*Problem to work on*:
Transcribe the listing exactly; drop the images.

*Input data*:
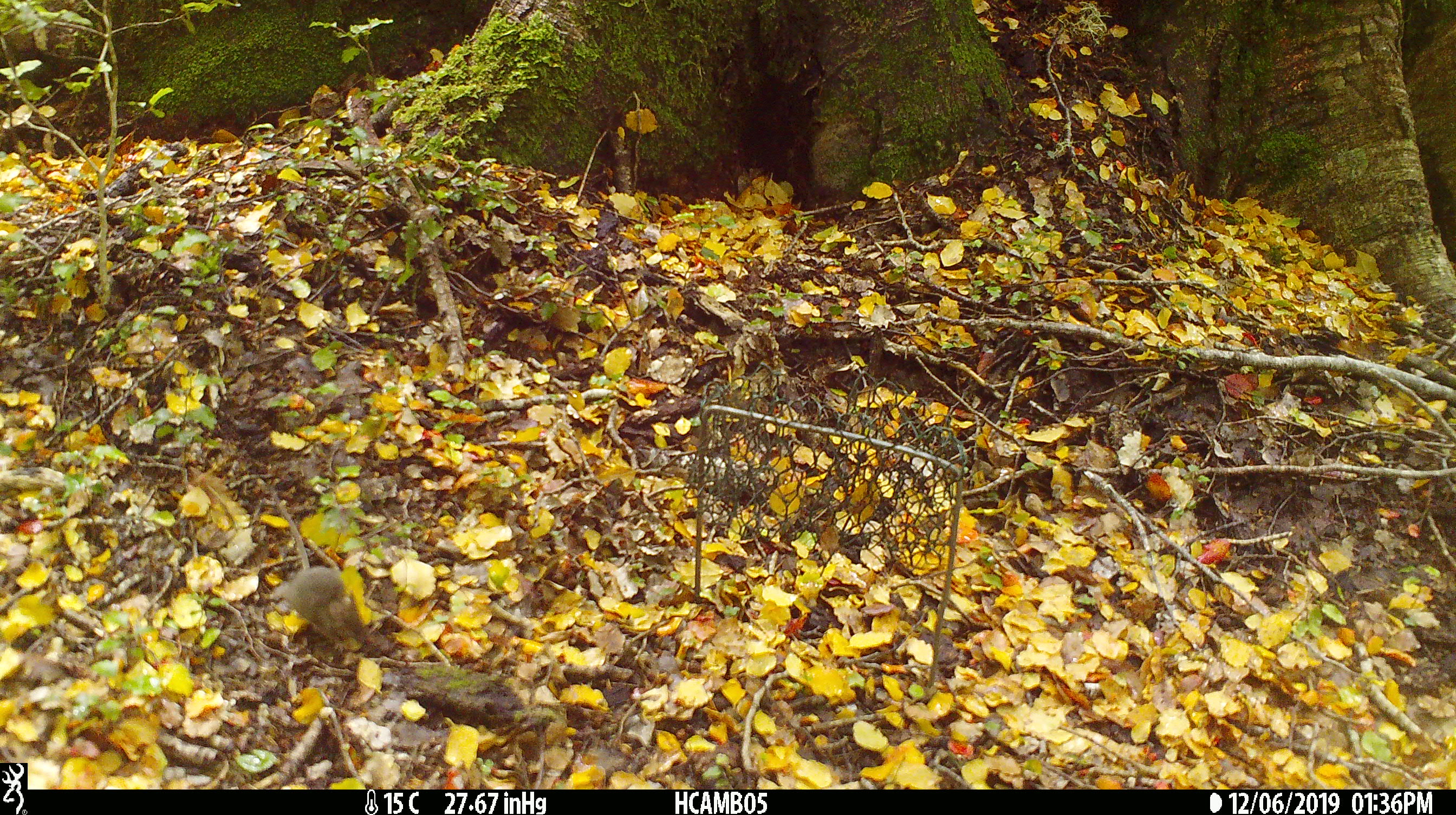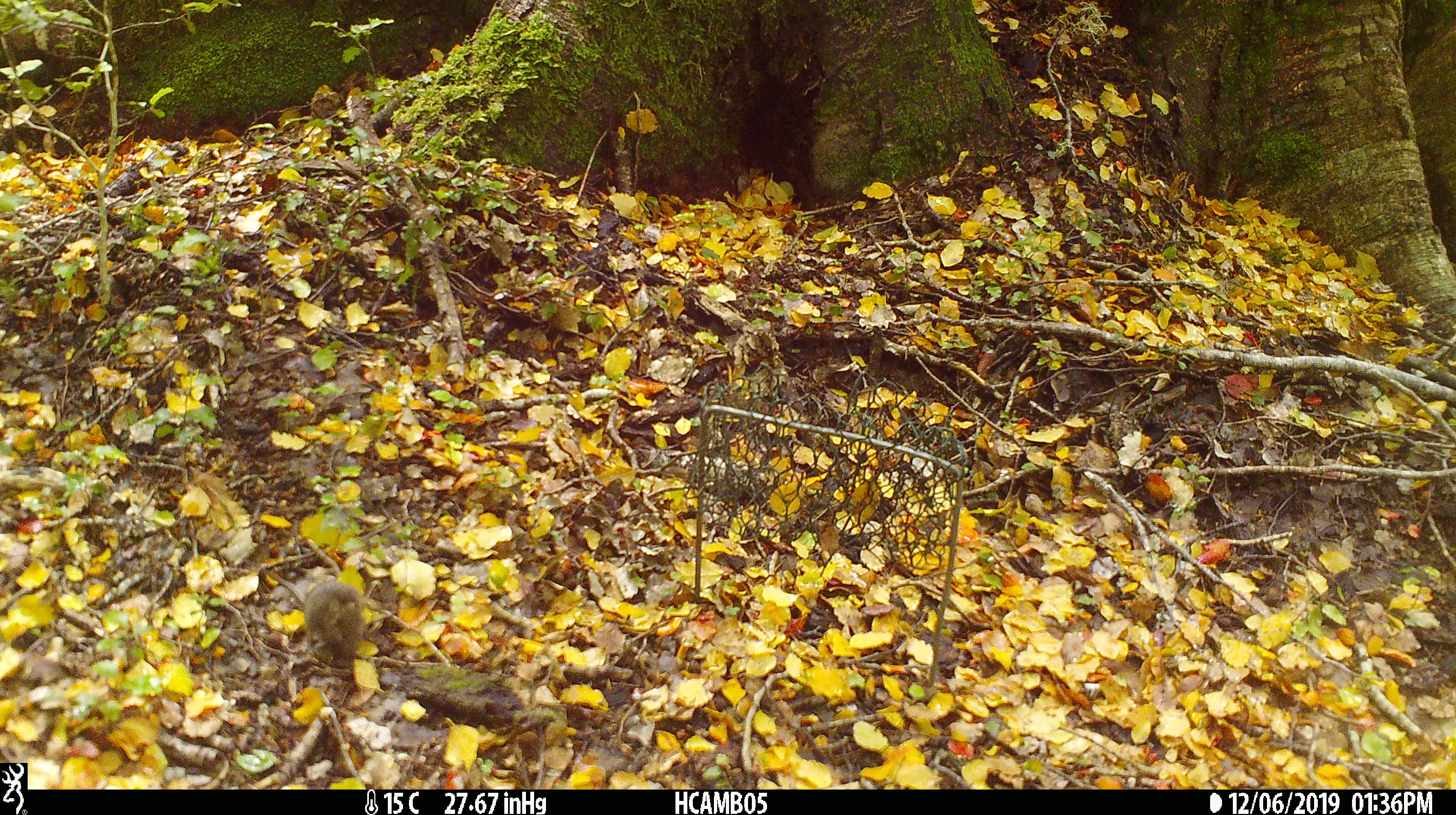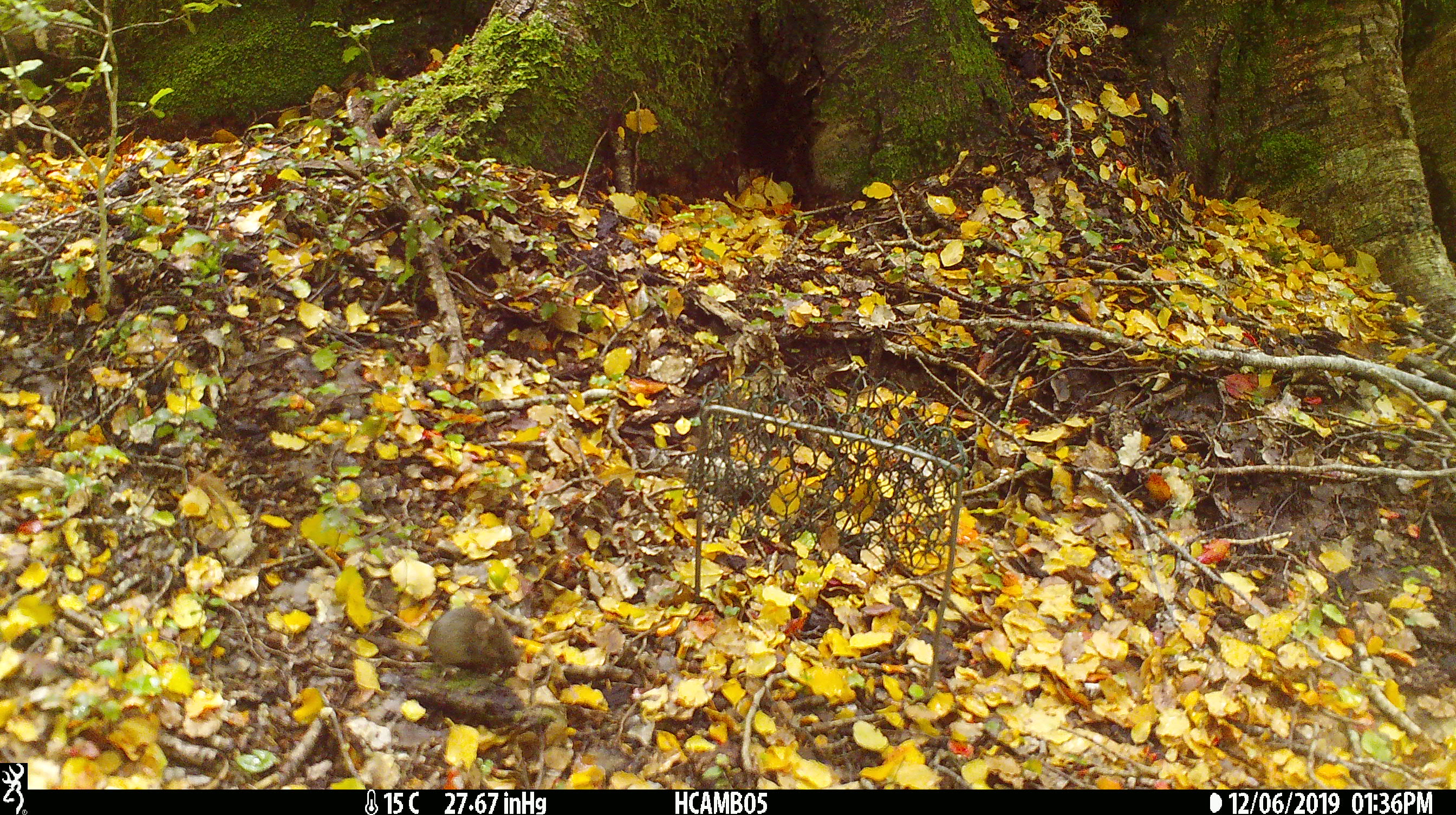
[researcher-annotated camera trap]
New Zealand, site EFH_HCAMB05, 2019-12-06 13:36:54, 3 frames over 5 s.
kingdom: Animalia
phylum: Chordata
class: Mammalia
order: Rodentia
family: Muridae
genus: Mus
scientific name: Mus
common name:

*Finished task*:
[researcher-annotated camera trap]
New Zealand, site EFH_HCAMB05, 2019-12-06 13:36:54, 3 frames over 5 s.
kingdom: Animalia
phylum: Chordata
class: Mammalia
order: Rodentia
family: Muridae
genus: Mus
scientific name: Mus
common name:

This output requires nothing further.